La cocinera besa
Cuando ella abre su boca,
más dada a tararear que al canturreo,
y la frunce: purés espesos, albondiguillas,
o cuando, con dientes hábiles,
muerde el pescuezo de cordero mollar o la pechuga izquierda del ganso
y, revueltos con su saliva,
me los pasa de un lengüetazo.
Carne fibrosa premasticada.
Pasado por la máquina lo muy duro.
Sus besos alimentan.
Así viajan cocochas de trucha, aceitunas,
nueces también, huesos de ciruela
que no ha partido con sus molares,
pan negro lavado en un trago de cerveza,
un grano de pimienta entero
y queso en porciones, que ella vuelve a porcionar en sus besos.
Débil ya y enterrado en almohadas,
acosado por la liebre, el asco, los pensamientos,
yo resucitaba (una y otra vez) con sus besos
que nunca llegaban vacíos ni eran sólo besos.
Y yo correspondía:
carne de marisco-sesos de ternera-menudos de pollo-tocino.
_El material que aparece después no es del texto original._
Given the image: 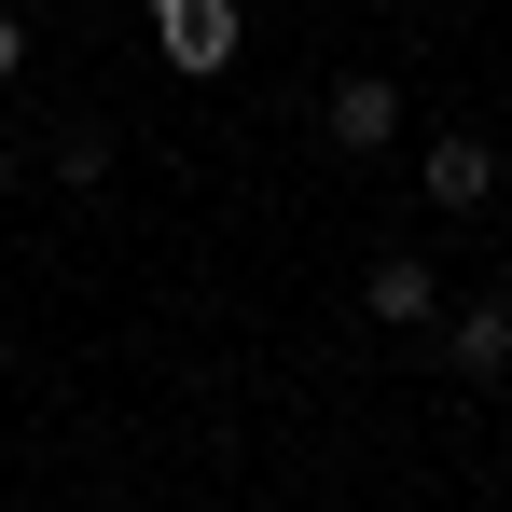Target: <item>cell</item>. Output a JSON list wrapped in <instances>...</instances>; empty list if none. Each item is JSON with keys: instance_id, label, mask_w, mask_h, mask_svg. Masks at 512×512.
Masks as SVG:
<instances>
[{"instance_id": "cell-2", "label": "cell", "mask_w": 512, "mask_h": 512, "mask_svg": "<svg viewBox=\"0 0 512 512\" xmlns=\"http://www.w3.org/2000/svg\"><path fill=\"white\" fill-rule=\"evenodd\" d=\"M360 319H374V333H429V319H443V263L374 250V263H360Z\"/></svg>"}, {"instance_id": "cell-4", "label": "cell", "mask_w": 512, "mask_h": 512, "mask_svg": "<svg viewBox=\"0 0 512 512\" xmlns=\"http://www.w3.org/2000/svg\"><path fill=\"white\" fill-rule=\"evenodd\" d=\"M319 125H333V153H388V139H402V84H388V70H346V84L319 97Z\"/></svg>"}, {"instance_id": "cell-1", "label": "cell", "mask_w": 512, "mask_h": 512, "mask_svg": "<svg viewBox=\"0 0 512 512\" xmlns=\"http://www.w3.org/2000/svg\"><path fill=\"white\" fill-rule=\"evenodd\" d=\"M139 28H153V56L180 84H222L236 42H250V0H139Z\"/></svg>"}, {"instance_id": "cell-3", "label": "cell", "mask_w": 512, "mask_h": 512, "mask_svg": "<svg viewBox=\"0 0 512 512\" xmlns=\"http://www.w3.org/2000/svg\"><path fill=\"white\" fill-rule=\"evenodd\" d=\"M443 333V374H471V388H512V291H471L457 319H429Z\"/></svg>"}, {"instance_id": "cell-5", "label": "cell", "mask_w": 512, "mask_h": 512, "mask_svg": "<svg viewBox=\"0 0 512 512\" xmlns=\"http://www.w3.org/2000/svg\"><path fill=\"white\" fill-rule=\"evenodd\" d=\"M429 208H485V194H499V153H485V139H471V125H457V139H429Z\"/></svg>"}, {"instance_id": "cell-8", "label": "cell", "mask_w": 512, "mask_h": 512, "mask_svg": "<svg viewBox=\"0 0 512 512\" xmlns=\"http://www.w3.org/2000/svg\"><path fill=\"white\" fill-rule=\"evenodd\" d=\"M0 194H14V139H0Z\"/></svg>"}, {"instance_id": "cell-6", "label": "cell", "mask_w": 512, "mask_h": 512, "mask_svg": "<svg viewBox=\"0 0 512 512\" xmlns=\"http://www.w3.org/2000/svg\"><path fill=\"white\" fill-rule=\"evenodd\" d=\"M111 153H125L111 125H56V180H70V194H97V180H111Z\"/></svg>"}, {"instance_id": "cell-7", "label": "cell", "mask_w": 512, "mask_h": 512, "mask_svg": "<svg viewBox=\"0 0 512 512\" xmlns=\"http://www.w3.org/2000/svg\"><path fill=\"white\" fill-rule=\"evenodd\" d=\"M0 84H28V14L0 0Z\"/></svg>"}]
</instances>
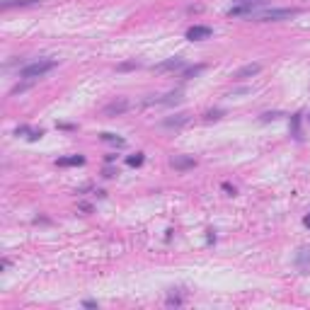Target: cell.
<instances>
[{"mask_svg": "<svg viewBox=\"0 0 310 310\" xmlns=\"http://www.w3.org/2000/svg\"><path fill=\"white\" fill-rule=\"evenodd\" d=\"M308 119H310V116H308Z\"/></svg>", "mask_w": 310, "mask_h": 310, "instance_id": "cell-20", "label": "cell"}, {"mask_svg": "<svg viewBox=\"0 0 310 310\" xmlns=\"http://www.w3.org/2000/svg\"><path fill=\"white\" fill-rule=\"evenodd\" d=\"M102 141H107V143H116V146H124V138H119V136H114V133H102Z\"/></svg>", "mask_w": 310, "mask_h": 310, "instance_id": "cell-14", "label": "cell"}, {"mask_svg": "<svg viewBox=\"0 0 310 310\" xmlns=\"http://www.w3.org/2000/svg\"><path fill=\"white\" fill-rule=\"evenodd\" d=\"M39 0H5L2 2V10H10V7H27V5H36Z\"/></svg>", "mask_w": 310, "mask_h": 310, "instance_id": "cell-11", "label": "cell"}, {"mask_svg": "<svg viewBox=\"0 0 310 310\" xmlns=\"http://www.w3.org/2000/svg\"><path fill=\"white\" fill-rule=\"evenodd\" d=\"M204 70V65H194V68H189V70H184V78H194L196 73H201Z\"/></svg>", "mask_w": 310, "mask_h": 310, "instance_id": "cell-15", "label": "cell"}, {"mask_svg": "<svg viewBox=\"0 0 310 310\" xmlns=\"http://www.w3.org/2000/svg\"><path fill=\"white\" fill-rule=\"evenodd\" d=\"M182 97H179V92H170V95H165V97H150V99H146L143 104H177Z\"/></svg>", "mask_w": 310, "mask_h": 310, "instance_id": "cell-8", "label": "cell"}, {"mask_svg": "<svg viewBox=\"0 0 310 310\" xmlns=\"http://www.w3.org/2000/svg\"><path fill=\"white\" fill-rule=\"evenodd\" d=\"M182 68H184V61H182V58H167V61H163V63L155 65L158 73H165V70H182Z\"/></svg>", "mask_w": 310, "mask_h": 310, "instance_id": "cell-5", "label": "cell"}, {"mask_svg": "<svg viewBox=\"0 0 310 310\" xmlns=\"http://www.w3.org/2000/svg\"><path fill=\"white\" fill-rule=\"evenodd\" d=\"M126 163H129L131 167H138V165H143V153H136V155H129V158H126Z\"/></svg>", "mask_w": 310, "mask_h": 310, "instance_id": "cell-13", "label": "cell"}, {"mask_svg": "<svg viewBox=\"0 0 310 310\" xmlns=\"http://www.w3.org/2000/svg\"><path fill=\"white\" fill-rule=\"evenodd\" d=\"M211 34H213V29L211 27H204V24H194V27L187 29V39L189 41H201V39H209Z\"/></svg>", "mask_w": 310, "mask_h": 310, "instance_id": "cell-3", "label": "cell"}, {"mask_svg": "<svg viewBox=\"0 0 310 310\" xmlns=\"http://www.w3.org/2000/svg\"><path fill=\"white\" fill-rule=\"evenodd\" d=\"M223 189H226V192H228V194H230V196H233V194H235V187H230V184H223Z\"/></svg>", "mask_w": 310, "mask_h": 310, "instance_id": "cell-17", "label": "cell"}, {"mask_svg": "<svg viewBox=\"0 0 310 310\" xmlns=\"http://www.w3.org/2000/svg\"><path fill=\"white\" fill-rule=\"evenodd\" d=\"M298 12H301L298 7H277V10H264V12L255 10L250 17L257 19V22H279V19H291V17H296Z\"/></svg>", "mask_w": 310, "mask_h": 310, "instance_id": "cell-1", "label": "cell"}, {"mask_svg": "<svg viewBox=\"0 0 310 310\" xmlns=\"http://www.w3.org/2000/svg\"><path fill=\"white\" fill-rule=\"evenodd\" d=\"M187 121H189L187 114H177L175 119H165V126H184Z\"/></svg>", "mask_w": 310, "mask_h": 310, "instance_id": "cell-12", "label": "cell"}, {"mask_svg": "<svg viewBox=\"0 0 310 310\" xmlns=\"http://www.w3.org/2000/svg\"><path fill=\"white\" fill-rule=\"evenodd\" d=\"M129 68H138V63L133 61V63H121V65H119V70H129Z\"/></svg>", "mask_w": 310, "mask_h": 310, "instance_id": "cell-16", "label": "cell"}, {"mask_svg": "<svg viewBox=\"0 0 310 310\" xmlns=\"http://www.w3.org/2000/svg\"><path fill=\"white\" fill-rule=\"evenodd\" d=\"M260 70H262V65H260V63H247V65H243V68L235 73V78H238V80H247V78L257 75Z\"/></svg>", "mask_w": 310, "mask_h": 310, "instance_id": "cell-7", "label": "cell"}, {"mask_svg": "<svg viewBox=\"0 0 310 310\" xmlns=\"http://www.w3.org/2000/svg\"><path fill=\"white\" fill-rule=\"evenodd\" d=\"M82 306H85V308H97V301H85Z\"/></svg>", "mask_w": 310, "mask_h": 310, "instance_id": "cell-18", "label": "cell"}, {"mask_svg": "<svg viewBox=\"0 0 310 310\" xmlns=\"http://www.w3.org/2000/svg\"><path fill=\"white\" fill-rule=\"evenodd\" d=\"M19 133H27V138H29V141H36V138H41V136H44V131H41V129H27V126H19V129H17V136H19Z\"/></svg>", "mask_w": 310, "mask_h": 310, "instance_id": "cell-10", "label": "cell"}, {"mask_svg": "<svg viewBox=\"0 0 310 310\" xmlns=\"http://www.w3.org/2000/svg\"><path fill=\"white\" fill-rule=\"evenodd\" d=\"M303 223H306V226H308V228H310V213H308V216H306V218H303Z\"/></svg>", "mask_w": 310, "mask_h": 310, "instance_id": "cell-19", "label": "cell"}, {"mask_svg": "<svg viewBox=\"0 0 310 310\" xmlns=\"http://www.w3.org/2000/svg\"><path fill=\"white\" fill-rule=\"evenodd\" d=\"M129 107H131V102H129V99H116V102H112V104H107V107H104V116H116V114H124Z\"/></svg>", "mask_w": 310, "mask_h": 310, "instance_id": "cell-4", "label": "cell"}, {"mask_svg": "<svg viewBox=\"0 0 310 310\" xmlns=\"http://www.w3.org/2000/svg\"><path fill=\"white\" fill-rule=\"evenodd\" d=\"M53 68H56V61H51V58H39V61H34V63L24 65V68L19 70V75H22V78H27V80H36V78L46 75V73H49V70H53Z\"/></svg>", "mask_w": 310, "mask_h": 310, "instance_id": "cell-2", "label": "cell"}, {"mask_svg": "<svg viewBox=\"0 0 310 310\" xmlns=\"http://www.w3.org/2000/svg\"><path fill=\"white\" fill-rule=\"evenodd\" d=\"M170 165H172L175 170H192V167L196 165V160H194V158H187V155H175V158L170 160Z\"/></svg>", "mask_w": 310, "mask_h": 310, "instance_id": "cell-6", "label": "cell"}, {"mask_svg": "<svg viewBox=\"0 0 310 310\" xmlns=\"http://www.w3.org/2000/svg\"><path fill=\"white\" fill-rule=\"evenodd\" d=\"M82 163H85L82 155H68V158H58L56 160L58 167H75V165H82Z\"/></svg>", "mask_w": 310, "mask_h": 310, "instance_id": "cell-9", "label": "cell"}]
</instances>
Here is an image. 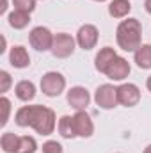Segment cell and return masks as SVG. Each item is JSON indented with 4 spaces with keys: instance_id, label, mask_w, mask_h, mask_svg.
<instances>
[{
    "instance_id": "ba28073f",
    "label": "cell",
    "mask_w": 151,
    "mask_h": 153,
    "mask_svg": "<svg viewBox=\"0 0 151 153\" xmlns=\"http://www.w3.org/2000/svg\"><path fill=\"white\" fill-rule=\"evenodd\" d=\"M66 100H68L70 107H73L75 111H85L87 105H89V102H91V94H89V91L85 87L75 85V87H71L68 91Z\"/></svg>"
},
{
    "instance_id": "ffe728a7",
    "label": "cell",
    "mask_w": 151,
    "mask_h": 153,
    "mask_svg": "<svg viewBox=\"0 0 151 153\" xmlns=\"http://www.w3.org/2000/svg\"><path fill=\"white\" fill-rule=\"evenodd\" d=\"M36 150H38V143L34 137H29V135L20 137V144H18L16 153H36Z\"/></svg>"
},
{
    "instance_id": "4fadbf2b",
    "label": "cell",
    "mask_w": 151,
    "mask_h": 153,
    "mask_svg": "<svg viewBox=\"0 0 151 153\" xmlns=\"http://www.w3.org/2000/svg\"><path fill=\"white\" fill-rule=\"evenodd\" d=\"M117 57V53H115V50L110 48V46H105V48H101L98 53H96V59H94V68L100 71V73H105L107 70H109V66L112 64V61Z\"/></svg>"
},
{
    "instance_id": "277c9868",
    "label": "cell",
    "mask_w": 151,
    "mask_h": 153,
    "mask_svg": "<svg viewBox=\"0 0 151 153\" xmlns=\"http://www.w3.org/2000/svg\"><path fill=\"white\" fill-rule=\"evenodd\" d=\"M94 102L98 107L110 111L114 107H117L119 98H117V87H114L112 84H101L96 93H94Z\"/></svg>"
},
{
    "instance_id": "8fae6325",
    "label": "cell",
    "mask_w": 151,
    "mask_h": 153,
    "mask_svg": "<svg viewBox=\"0 0 151 153\" xmlns=\"http://www.w3.org/2000/svg\"><path fill=\"white\" fill-rule=\"evenodd\" d=\"M130 62L124 57H115L112 61V64L109 66V70L105 71V75L109 76L110 80H124L126 76L130 75Z\"/></svg>"
},
{
    "instance_id": "44dd1931",
    "label": "cell",
    "mask_w": 151,
    "mask_h": 153,
    "mask_svg": "<svg viewBox=\"0 0 151 153\" xmlns=\"http://www.w3.org/2000/svg\"><path fill=\"white\" fill-rule=\"evenodd\" d=\"M13 5H14V9L32 13L36 9V0H13Z\"/></svg>"
},
{
    "instance_id": "4316f807",
    "label": "cell",
    "mask_w": 151,
    "mask_h": 153,
    "mask_svg": "<svg viewBox=\"0 0 151 153\" xmlns=\"http://www.w3.org/2000/svg\"><path fill=\"white\" fill-rule=\"evenodd\" d=\"M144 153H151V144L148 146V148H146V150H144Z\"/></svg>"
},
{
    "instance_id": "603a6c76",
    "label": "cell",
    "mask_w": 151,
    "mask_h": 153,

Una vez nos comimos un lucio en la raspa;
yo el suyo, ella el mío.
Una vez intercambiamos tórtolas;
incluidos los huesecillos.
Una vez (y repetidas veces) nos besamos llenos de judías.
Una vez, después de la pelea de siempre
(porque me había bebido el dinero del alquiler del piso),
nos reconcilió un rábano que, de veras, nos importaba un rábano.
Y una vez el comino de la chucruta nos alegró tanto,
que nos lo cambiábamos y cambiábamos hambrientos de más.
Cuando Agnes, la cocinera,
besó al agonizante poeta Opitz,
él se llevó una punta de espárrago para el último viaje.